Of particular interest is the remark about fears the housing market will we swamped by a wave of foreclosures.  Recall back to the Credit Suisse chart of mortgages in the December 2009 Tea Leaves.  This chart quantifies the size of the foreclosure wave.  It is of tsunami proportions like the one in 2007-8 that caused so much economic and social destruction.
    This time around, however, there are some differences that may prove to be worth noting.  The Federal Reserve has bought over one trillion dollars of toxic mortgages from banks and other lending institutions such as Fanny Mae and Freddie Mac, yet large amounts of this toxic debt appears to remain on the books of these institutions.  Banks usually like to tell the world how well capitalized they are, but have you heard much of this lately?  As many of these toxic mortgages blow up (borrowers unable to maintain payments), mortgage backed securities (known as MBSs) containing these toxic mortgages will suffer as well.  Should this come to pass, it will be like land mines going off all over the world, because this is where these MBSs have been sold.
    That is only one side of the problem.  The another is that if foreclosures sky rocket again, this will force vast numbers of people out of their homes.  This would greatly increase the glut of homes on the U.S. market driving home prices yet lower.  Just what we need.  Yet another side is the toll it would take is not only would family economies involved, but the psyche of each of us as we real from its direct and indirect impacts.  Accompanying this would be a variety of social changes some of which would have significant implications for our entire society as well as for the stock market.  This would not be merely a double dip for stocks, but a "slam to the mat" for our entire social system.  As the time draws closer and if this event moves from a probability to more of a certainty, Tea Leaves will cover this in some detail.
    It is still possible there may be an alternate future where somehow we muddle through without a major market meltdown.  As this plays out, there will be decisions yet to be finalized or implemented that could influence the outcome.  For example, the Fed may choose to risk yet more by extending the loose money policy, or other countries may have substantial difficulty formulating just how they will seek to get out from under the U.S. dollar influence.  This is a fluid situation well beyond the usual.
    This is a good place to remind the reader that I do not know the future.  I seek to marshal what I sense are the relevant facts, reason them through, and speculate on what seems likely to happen.  While I am a scientist, this is not science.  It is forecasting, pure and simple, warts and all, imperfect even at its finest moment.  



    Stock Market Tea Leaves

    As you have likely surmised, my sense is the stock market may yet have a serious tumble: we may get to play 2007-2008 all over again, or if not, be in the doldrums until everyone is ready to scream.  Should either develop, the up side is that the Fed has prepared banks and other lenders as best it can - a potentially positive influence.  The down side is the Fed may well be reaching its practical outer limits, as we have discussed, and be forced to restrict its actions - a potentially negative influence.  As discussed in October Tea Leaves (see the archive located page right), the tendency of investors likely will be to continue buying as long as the Fed continues flood the world with dollars.  Buying is likely to be tempered if the economy shows signs of faltering after the effects of Christmas have passed, for example, or the home foreclosure rate spikes up again, or the rise of widespread commercial real estate troubles, or all of these.  This reminds me of the saying "may you live in interesting times" and why it is considered a curse.

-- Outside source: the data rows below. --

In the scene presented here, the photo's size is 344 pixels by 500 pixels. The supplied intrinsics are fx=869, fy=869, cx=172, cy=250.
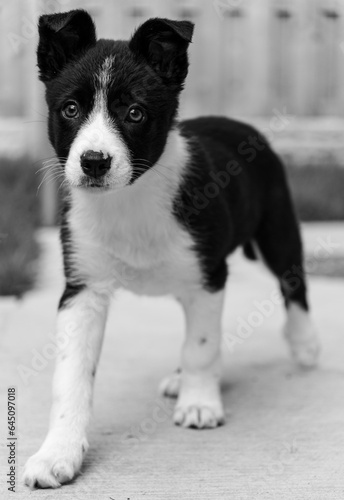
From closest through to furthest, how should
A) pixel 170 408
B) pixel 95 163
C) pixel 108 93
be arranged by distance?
pixel 95 163, pixel 108 93, pixel 170 408

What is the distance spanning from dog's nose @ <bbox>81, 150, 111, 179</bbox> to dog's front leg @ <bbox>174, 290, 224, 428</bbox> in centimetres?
87

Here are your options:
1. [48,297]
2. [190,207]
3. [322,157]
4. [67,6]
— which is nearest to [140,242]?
[190,207]

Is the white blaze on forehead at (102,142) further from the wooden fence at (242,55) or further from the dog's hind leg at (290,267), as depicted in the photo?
the wooden fence at (242,55)

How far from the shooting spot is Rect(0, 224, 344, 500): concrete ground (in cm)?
300

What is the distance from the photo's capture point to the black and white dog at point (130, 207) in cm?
303

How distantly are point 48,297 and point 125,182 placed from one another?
8.35 ft

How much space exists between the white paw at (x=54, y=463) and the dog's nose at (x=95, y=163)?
3.14ft

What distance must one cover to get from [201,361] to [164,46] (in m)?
1.29

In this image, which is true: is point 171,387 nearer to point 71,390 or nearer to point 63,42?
point 71,390

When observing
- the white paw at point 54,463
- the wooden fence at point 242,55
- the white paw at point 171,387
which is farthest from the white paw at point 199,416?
the wooden fence at point 242,55

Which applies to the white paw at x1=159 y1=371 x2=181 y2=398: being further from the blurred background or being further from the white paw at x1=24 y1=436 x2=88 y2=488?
the blurred background

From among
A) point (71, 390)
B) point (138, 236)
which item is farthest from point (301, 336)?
point (71, 390)

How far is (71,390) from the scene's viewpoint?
324 cm

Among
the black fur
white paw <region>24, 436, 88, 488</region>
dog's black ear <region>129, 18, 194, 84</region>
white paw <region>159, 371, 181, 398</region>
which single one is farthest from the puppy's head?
white paw <region>159, 371, 181, 398</region>
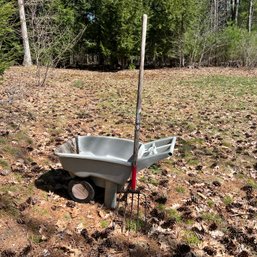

    What should you invest in and what should you avoid?  That is up to you as Tea Leaves is not an investment advisory service.  I consider this an educational adventure.  If you have taken the trouble to reason this through with me, and integrate it with your other knowledge, you may find it useful in investing.  It certainly is useful to me, as it forces me to think this through more systematically and completely than I might otherwise.  Besides, thinking is a joy in itself - almost as good as being able to laugh all the way to the bank!